▶ [Given exercise A]
Answer these questions about the passage on student commitments:
(i) What percentage of respondents were workers?
(ii) At what time did respondent R31 get home?
(iii) What is the heading of section 4.4?

▶ [Supplied passage]
This theme captures student responses which paint a picture of long days and weeks due to their various commitments. This theme was particularly prevalent amongst comments from commuting students:
…unable to study until the weekend as I would wake up at 6 am to go to college and get home at 8 pm and go straight to sleep due to the long day. It negatively affected my mood in my personal life and academic life. Being a commuter has turned college from something I was excited about to something I started to dread in first semester.
(R31)
  • These students continuously struggled to navigate a path between studying, socialising, personal time, and their daily travel. There was also evidence of student exhaustion and burnout, for example, commuting ‘…drives me insane because it drains me of any energy I would have had to study or go to the gym or literally anything. I just fall in the door and flop into bed.’ (R66). Poor infrastructure, mentioned earlier, compounded this issue for many students:
I have to wake up at 5 o clock every morning to get a bus into town [Dublin city] then another bus to Maynooth…. It definitely negatively impacts my ability to learn, especially since lectures can go on till 5 pm, making me mentally and physically tired near that time. Then I have to take the bus back home and repeat the process all over again the next day.
(R218)
  • Students referred to commuting as a waste of time. While some tried to reclaim this time by attempting to study during their commute, in almost all cases, it did not seem to be particularly effective.
Workers, comprising 49.6% (206/415) of respondents, also reported significant challenges juggling their commitments:
I had to work as much as possible in order to pay for course fees and accommodation. I had barely any time at the weekends when I was home to see family or friends, I was wrecked from having to wake up at 6 on Saturdays and Sundays to get to work. Had to try fit in time to visit my grandparents, driving lessons, hobbies, assignments, study, etc. and that time just wasn’t there.
(R201)
  • Workers repeatedly referred to their fatigue and lack of free time, and for those who worked during the week and at the weekend, the situation appears to be particularly challenging: ‘Working late after college and all weekend is so so tough, it would lead to a constant burnout, only getting home at 12 am and then up for college the next morning.’ (R229). Similarly, comments from students who were both working and commuting often revealed how little time they had for anything else:
I needed to work in order to afford to commute and pay my phone bill to use moodle in college but this left me very little time to do assignments let alone study and I had/have zero social life aside from talking to my friends in between lectures
(R256).

4.4. Decisions

Across student responses, it was very clear that many were forced to make difficult decisions, shaped by limited financial resources, long commutes, and work obligations, as they struggled to fulfil their academic commitments.

[Spatial reasoning entries]
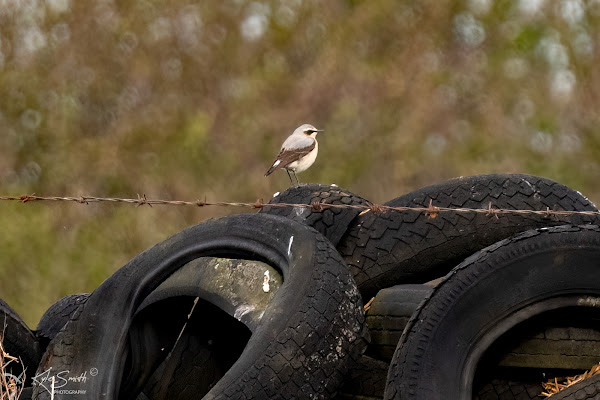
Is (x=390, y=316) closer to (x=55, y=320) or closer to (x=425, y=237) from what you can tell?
(x=425, y=237)

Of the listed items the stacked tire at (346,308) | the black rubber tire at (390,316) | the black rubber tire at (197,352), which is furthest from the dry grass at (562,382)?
the black rubber tire at (197,352)

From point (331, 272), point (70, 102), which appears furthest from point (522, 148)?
point (331, 272)

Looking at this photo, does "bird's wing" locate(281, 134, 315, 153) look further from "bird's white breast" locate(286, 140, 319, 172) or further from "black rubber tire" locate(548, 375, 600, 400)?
"black rubber tire" locate(548, 375, 600, 400)

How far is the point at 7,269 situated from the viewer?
1260 centimetres

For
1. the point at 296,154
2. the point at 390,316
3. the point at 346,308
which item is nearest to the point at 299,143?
the point at 296,154

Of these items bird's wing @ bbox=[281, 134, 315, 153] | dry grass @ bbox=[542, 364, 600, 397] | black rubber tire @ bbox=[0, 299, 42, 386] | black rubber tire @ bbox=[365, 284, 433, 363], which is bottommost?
dry grass @ bbox=[542, 364, 600, 397]

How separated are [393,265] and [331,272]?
996 mm

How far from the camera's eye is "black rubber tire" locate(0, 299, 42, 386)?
493 centimetres

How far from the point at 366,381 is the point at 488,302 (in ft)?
2.79

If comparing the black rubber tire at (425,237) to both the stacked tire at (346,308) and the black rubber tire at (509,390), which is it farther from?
the black rubber tire at (509,390)

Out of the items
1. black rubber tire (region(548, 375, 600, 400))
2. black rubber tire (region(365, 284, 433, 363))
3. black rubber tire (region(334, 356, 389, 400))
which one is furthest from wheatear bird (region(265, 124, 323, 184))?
black rubber tire (region(548, 375, 600, 400))

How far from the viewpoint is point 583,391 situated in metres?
3.30

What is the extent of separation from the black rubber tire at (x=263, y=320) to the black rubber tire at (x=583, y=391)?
884mm

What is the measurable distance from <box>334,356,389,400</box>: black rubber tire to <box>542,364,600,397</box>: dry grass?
767 millimetres
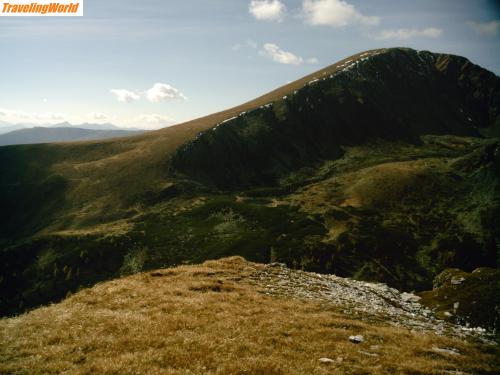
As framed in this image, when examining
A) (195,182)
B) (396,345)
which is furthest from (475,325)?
(195,182)

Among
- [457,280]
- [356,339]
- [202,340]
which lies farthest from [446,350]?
[457,280]

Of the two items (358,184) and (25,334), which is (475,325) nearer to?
(25,334)

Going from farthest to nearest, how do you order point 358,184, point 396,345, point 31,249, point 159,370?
point 358,184, point 31,249, point 396,345, point 159,370

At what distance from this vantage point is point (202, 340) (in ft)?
52.4

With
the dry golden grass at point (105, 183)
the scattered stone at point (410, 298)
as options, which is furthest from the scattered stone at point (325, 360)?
the dry golden grass at point (105, 183)

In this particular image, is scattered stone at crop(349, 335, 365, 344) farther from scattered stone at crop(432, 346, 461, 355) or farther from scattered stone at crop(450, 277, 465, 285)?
scattered stone at crop(450, 277, 465, 285)

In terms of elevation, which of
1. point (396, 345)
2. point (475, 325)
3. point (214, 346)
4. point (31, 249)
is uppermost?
point (214, 346)

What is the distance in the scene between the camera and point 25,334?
16406mm

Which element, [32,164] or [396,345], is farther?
[32,164]

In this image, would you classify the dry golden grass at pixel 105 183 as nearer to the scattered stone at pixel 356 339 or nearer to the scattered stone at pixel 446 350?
the scattered stone at pixel 356 339

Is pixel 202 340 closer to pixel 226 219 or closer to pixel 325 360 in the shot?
pixel 325 360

▶ [Given exercise B]
Please reproduce word for word the stretch of the entries from the line that contains "In this particular" through the end of the entries, including both ends.

▶ [Right answer A]
(i) 49.6% (206/415)
(ii) 8 pm
(iii) Decisions

▶ [Right answer B]
In this particular image, is scattered stone at crop(349, 335, 365, 344) farther from scattered stone at crop(432, 346, 461, 355) or farther from scattered stone at crop(450, 277, 465, 285)?
scattered stone at crop(450, 277, 465, 285)

In terms of elevation, which of
1. point (396, 345)
2. point (475, 325)
3. point (214, 346)
4. point (31, 249)
is uppermost?
point (214, 346)

What is the distance in the scene between the camera and point 25,334?
16406mm

Which element, [32,164] or [396,345], is farther?
[32,164]

In this image, would you classify the dry golden grass at pixel 105 183 as nearer to the scattered stone at pixel 356 339 or nearer to the scattered stone at pixel 446 350?
the scattered stone at pixel 356 339

Is pixel 202 340 closer to pixel 226 219 or closer to pixel 325 360 in the shot?
pixel 325 360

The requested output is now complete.